Yeah, about those oil company profits

New Hampshire Union Leader:

So, Exxon Mobil broke corporate records last week, posting a $9 billion profit on $100 billion in revenue in the third quarter. Right on cue, Democrats demanded that Washington confiscate some of those profits. Are they predictable or what?

[…]

Want to know who is making a bigger windfall than oil companies are making from the prices paid by the poor gasoline consumer? It’s good old Uncle Sam and his 51 little brothers.

Refining costs and profits combined make up about 15 percent of the cost of a gallon of gasoline, according to the U.S. Energy Department. State and local taxes make up almost double that, about 27 percent. (New Hampshire’s 18 cents per gallon fuel tax accounted for 7.2 percent of last week’s average gas price of $2.49 a gallon.)

State and local gas tax collections exceed oil industry profits by a large margin, according to a Tax Foundation study released last week. Since 1977, consumers have paid $1.34 trillion in gas taxes — more than twice the profits of all major U.S. oil companies combined during that same period. Last year, state and federal gas taxes took in $58.4 billion. Major U.S. oil company profits last year totaled $42.6 billion.

Want to make an immediate dent in gas prices? Cut gas taxes.
But of course cutting the fat from local, state, and federal bureaucracies isn’t the answer. It’s confiscation of private industry profits!
[Emphasis added. –R]

3 thoughts on “Yeah, about those oil company profits

  1. I don’t see this as gouging. Don’t get me wrong, I don’t like paying $2.30/gallon, but this isn’t gouging. Gouging is what happened in Atlanta when all the station owners went looney post-Katrina and started charging $6/gallon.
    If I have a problem with the oil company profits–and profit is not a dirty word–it would be that I don’t see what my extra buck a gallon is going toward. Thanks to the environmental extremists, we haven’t built a new refinery in this country in something like 30 years. I heard on the radio yesterday that our refinery capacity is actually operating at 20% above what everyone thought it would actually output. The problem isn’t necessarily getting crude oil; it’s refining the crude fast enough to get it to market to drive prices down. We need new refineries, and we need to start drilling our own crude again.
    There are oil shale deposits in Colorado, Utah, and Wyoming that puts the oil fields of Saudi Arabia to shame. In the past, harvesting oil shale hasn’t been worth the cost.

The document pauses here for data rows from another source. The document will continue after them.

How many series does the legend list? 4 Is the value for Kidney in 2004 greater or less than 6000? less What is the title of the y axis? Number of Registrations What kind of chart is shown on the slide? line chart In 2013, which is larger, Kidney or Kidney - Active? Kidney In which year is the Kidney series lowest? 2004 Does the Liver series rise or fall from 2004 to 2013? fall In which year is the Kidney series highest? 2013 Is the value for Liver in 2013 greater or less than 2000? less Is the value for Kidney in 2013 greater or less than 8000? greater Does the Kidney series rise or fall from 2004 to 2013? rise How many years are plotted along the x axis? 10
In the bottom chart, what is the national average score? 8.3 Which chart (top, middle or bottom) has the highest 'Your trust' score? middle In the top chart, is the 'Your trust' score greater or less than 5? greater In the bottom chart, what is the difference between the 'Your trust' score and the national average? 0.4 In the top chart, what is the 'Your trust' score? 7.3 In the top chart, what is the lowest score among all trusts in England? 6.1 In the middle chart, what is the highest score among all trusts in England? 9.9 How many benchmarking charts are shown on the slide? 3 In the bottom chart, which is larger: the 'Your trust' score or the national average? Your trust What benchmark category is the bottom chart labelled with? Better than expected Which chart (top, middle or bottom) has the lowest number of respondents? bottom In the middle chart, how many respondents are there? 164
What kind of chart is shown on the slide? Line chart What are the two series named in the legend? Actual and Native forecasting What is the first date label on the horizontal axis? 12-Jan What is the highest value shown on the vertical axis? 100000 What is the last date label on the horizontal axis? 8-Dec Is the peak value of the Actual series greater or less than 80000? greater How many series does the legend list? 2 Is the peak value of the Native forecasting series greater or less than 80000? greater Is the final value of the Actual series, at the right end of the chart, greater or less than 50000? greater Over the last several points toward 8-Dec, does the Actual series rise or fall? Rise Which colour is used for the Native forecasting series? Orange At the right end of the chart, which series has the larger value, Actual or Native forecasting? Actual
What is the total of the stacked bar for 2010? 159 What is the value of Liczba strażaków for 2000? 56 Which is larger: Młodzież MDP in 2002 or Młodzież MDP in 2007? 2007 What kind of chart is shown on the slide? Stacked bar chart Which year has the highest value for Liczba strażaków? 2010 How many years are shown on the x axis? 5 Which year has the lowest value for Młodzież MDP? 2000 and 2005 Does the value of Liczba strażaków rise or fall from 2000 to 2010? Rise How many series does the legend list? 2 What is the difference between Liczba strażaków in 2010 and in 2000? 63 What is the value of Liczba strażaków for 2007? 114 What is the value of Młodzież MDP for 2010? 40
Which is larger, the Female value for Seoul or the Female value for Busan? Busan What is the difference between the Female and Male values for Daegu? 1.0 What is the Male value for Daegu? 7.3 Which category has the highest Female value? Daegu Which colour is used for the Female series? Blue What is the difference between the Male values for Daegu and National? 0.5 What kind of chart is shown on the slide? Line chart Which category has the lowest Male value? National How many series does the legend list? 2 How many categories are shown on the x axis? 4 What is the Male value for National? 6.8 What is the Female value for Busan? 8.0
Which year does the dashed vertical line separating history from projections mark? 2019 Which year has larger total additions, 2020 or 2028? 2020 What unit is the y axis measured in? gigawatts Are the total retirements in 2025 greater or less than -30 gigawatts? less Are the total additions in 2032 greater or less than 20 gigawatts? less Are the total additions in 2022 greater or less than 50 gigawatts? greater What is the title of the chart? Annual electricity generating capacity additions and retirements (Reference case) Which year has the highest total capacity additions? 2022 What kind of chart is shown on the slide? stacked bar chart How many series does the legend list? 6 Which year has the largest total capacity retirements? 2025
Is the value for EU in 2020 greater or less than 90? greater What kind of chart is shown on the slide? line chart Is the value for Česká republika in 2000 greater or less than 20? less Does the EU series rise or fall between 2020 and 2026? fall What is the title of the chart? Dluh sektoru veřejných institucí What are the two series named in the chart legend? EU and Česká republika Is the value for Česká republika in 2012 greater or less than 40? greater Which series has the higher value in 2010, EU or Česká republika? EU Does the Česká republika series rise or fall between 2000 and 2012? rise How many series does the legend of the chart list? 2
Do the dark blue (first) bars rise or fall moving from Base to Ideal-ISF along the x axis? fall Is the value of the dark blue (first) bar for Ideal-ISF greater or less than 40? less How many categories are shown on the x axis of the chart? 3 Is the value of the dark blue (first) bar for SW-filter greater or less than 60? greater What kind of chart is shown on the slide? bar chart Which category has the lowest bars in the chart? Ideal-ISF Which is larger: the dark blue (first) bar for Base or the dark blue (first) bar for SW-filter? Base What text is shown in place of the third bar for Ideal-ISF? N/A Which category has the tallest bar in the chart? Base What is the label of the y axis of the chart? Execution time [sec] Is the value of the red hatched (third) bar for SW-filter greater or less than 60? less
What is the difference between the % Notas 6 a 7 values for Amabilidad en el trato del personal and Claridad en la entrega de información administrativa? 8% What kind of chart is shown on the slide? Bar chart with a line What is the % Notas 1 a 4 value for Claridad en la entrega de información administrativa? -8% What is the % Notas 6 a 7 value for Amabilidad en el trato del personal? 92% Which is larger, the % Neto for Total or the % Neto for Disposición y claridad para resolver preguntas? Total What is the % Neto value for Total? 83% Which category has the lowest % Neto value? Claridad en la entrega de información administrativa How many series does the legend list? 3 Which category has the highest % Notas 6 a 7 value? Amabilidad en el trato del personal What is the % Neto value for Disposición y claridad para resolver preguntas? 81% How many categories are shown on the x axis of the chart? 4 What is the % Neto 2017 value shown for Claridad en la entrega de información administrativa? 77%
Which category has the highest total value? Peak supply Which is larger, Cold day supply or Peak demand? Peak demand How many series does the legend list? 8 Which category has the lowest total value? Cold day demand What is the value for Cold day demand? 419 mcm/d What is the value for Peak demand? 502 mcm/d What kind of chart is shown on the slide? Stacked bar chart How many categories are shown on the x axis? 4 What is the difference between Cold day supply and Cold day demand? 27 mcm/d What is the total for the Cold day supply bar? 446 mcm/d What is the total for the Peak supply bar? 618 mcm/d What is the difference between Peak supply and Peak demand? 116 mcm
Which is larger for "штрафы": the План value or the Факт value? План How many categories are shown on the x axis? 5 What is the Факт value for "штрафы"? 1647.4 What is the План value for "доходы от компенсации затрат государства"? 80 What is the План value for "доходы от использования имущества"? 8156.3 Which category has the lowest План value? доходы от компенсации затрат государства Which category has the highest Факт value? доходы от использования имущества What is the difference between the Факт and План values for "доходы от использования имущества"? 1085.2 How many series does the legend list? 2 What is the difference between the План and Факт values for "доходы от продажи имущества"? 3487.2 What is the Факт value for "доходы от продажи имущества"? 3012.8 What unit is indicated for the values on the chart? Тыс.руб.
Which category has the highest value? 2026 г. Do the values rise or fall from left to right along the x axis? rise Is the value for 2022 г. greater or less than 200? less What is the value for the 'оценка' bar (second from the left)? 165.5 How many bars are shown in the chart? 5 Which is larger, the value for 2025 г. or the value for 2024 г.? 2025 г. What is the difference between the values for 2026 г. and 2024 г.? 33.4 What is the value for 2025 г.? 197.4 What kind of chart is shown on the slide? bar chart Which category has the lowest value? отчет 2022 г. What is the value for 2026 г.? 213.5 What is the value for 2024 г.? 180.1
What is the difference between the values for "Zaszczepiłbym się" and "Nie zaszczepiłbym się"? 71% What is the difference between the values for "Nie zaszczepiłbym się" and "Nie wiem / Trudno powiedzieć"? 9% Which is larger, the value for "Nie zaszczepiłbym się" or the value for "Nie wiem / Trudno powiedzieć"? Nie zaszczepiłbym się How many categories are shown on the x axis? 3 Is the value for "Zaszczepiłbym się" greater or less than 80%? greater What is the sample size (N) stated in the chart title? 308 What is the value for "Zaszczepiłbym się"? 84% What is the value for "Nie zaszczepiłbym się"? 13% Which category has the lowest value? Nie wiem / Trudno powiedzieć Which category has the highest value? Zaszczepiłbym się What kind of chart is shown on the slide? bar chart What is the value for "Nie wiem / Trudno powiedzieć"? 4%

However, Shell has a new process they’ve been testing for the past couple of years that drives down the cost of shale processing immensely, and the three states mentioned above could potentially provide our nation enough crude for the next two or three generations that we wouldn’t need any foreign oil.
    If I saw action on the part of the oil companies to lobby for new refineries (you would think with these new profits they could simply outspend the enviro-radicals), and the oil shale fields were opened up, I would be less miffed by the extra I pay at the pump. Technology has progressed to the point where we can drill for and refine oil with minimal environmental impact, and we should put that technology to the best use we can.